_Written request_. Word for word, repeat the lines of the records from the one containing "Among the point" through the last line, both included.

_Source material_.
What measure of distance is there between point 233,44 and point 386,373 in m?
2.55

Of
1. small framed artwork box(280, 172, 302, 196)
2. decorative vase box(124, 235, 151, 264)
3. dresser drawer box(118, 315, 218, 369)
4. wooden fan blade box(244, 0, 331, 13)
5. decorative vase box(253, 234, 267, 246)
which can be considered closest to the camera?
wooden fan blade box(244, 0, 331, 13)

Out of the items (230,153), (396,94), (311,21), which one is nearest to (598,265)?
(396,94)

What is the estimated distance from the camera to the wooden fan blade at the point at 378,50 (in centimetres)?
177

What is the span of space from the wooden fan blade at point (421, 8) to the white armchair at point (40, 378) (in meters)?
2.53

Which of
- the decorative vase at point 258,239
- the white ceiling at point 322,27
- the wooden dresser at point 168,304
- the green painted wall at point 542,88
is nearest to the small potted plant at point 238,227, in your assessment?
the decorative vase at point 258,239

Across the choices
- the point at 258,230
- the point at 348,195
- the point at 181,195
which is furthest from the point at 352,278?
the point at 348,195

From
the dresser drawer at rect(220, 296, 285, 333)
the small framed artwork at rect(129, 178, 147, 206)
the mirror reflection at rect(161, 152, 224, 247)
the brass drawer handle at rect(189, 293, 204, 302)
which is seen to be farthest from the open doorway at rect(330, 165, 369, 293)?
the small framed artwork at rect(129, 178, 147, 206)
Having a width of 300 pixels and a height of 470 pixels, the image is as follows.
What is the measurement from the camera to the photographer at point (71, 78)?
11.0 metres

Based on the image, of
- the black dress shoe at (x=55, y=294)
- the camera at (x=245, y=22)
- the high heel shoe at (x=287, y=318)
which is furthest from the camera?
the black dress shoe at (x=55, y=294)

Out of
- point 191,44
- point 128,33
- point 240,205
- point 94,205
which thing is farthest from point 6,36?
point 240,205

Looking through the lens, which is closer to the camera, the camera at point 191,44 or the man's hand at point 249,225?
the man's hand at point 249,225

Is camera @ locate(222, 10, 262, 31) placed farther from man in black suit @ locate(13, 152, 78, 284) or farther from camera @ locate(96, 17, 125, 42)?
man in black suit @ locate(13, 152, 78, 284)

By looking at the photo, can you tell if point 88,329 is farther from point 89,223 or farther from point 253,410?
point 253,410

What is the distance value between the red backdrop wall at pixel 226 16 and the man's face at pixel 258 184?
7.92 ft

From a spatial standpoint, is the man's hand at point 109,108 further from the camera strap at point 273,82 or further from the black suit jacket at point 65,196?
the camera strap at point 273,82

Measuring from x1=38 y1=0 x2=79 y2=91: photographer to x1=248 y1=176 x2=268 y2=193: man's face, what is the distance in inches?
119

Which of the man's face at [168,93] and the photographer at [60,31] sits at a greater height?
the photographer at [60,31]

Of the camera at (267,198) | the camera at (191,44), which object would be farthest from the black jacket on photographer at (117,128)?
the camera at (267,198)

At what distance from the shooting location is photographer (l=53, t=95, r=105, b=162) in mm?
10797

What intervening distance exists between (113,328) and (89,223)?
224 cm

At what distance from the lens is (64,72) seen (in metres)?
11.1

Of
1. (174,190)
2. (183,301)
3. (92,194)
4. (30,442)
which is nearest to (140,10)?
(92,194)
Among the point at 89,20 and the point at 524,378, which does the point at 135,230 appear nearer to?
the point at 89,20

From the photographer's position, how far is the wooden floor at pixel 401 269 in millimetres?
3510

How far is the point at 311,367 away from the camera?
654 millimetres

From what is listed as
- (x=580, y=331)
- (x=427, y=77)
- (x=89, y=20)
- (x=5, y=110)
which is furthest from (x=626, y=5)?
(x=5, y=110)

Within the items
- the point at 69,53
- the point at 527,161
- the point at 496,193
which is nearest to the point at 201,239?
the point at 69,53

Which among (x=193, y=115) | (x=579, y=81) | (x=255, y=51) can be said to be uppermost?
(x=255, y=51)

_Output for this task_.
Among the point at 89,20 and the point at 524,378, which does the point at 135,230 appear nearer to?
the point at 89,20

From the photographer's position, how far is the wooden floor at pixel 401 269 in millimetres?
3510

How far is the point at 311,367 away from the camera?
654 millimetres

From what is listed as
- (x=580, y=331)
- (x=427, y=77)
- (x=89, y=20)
- (x=5, y=110)
which is furthest from (x=626, y=5)?
(x=5, y=110)

Within the items
- the point at 69,53
- the point at 527,161
- the point at 496,193
which is nearest to the point at 201,239?
the point at 69,53

Which among (x=193, y=115) | (x=579, y=81) | (x=255, y=51) can be said to be uppermost?
(x=255, y=51)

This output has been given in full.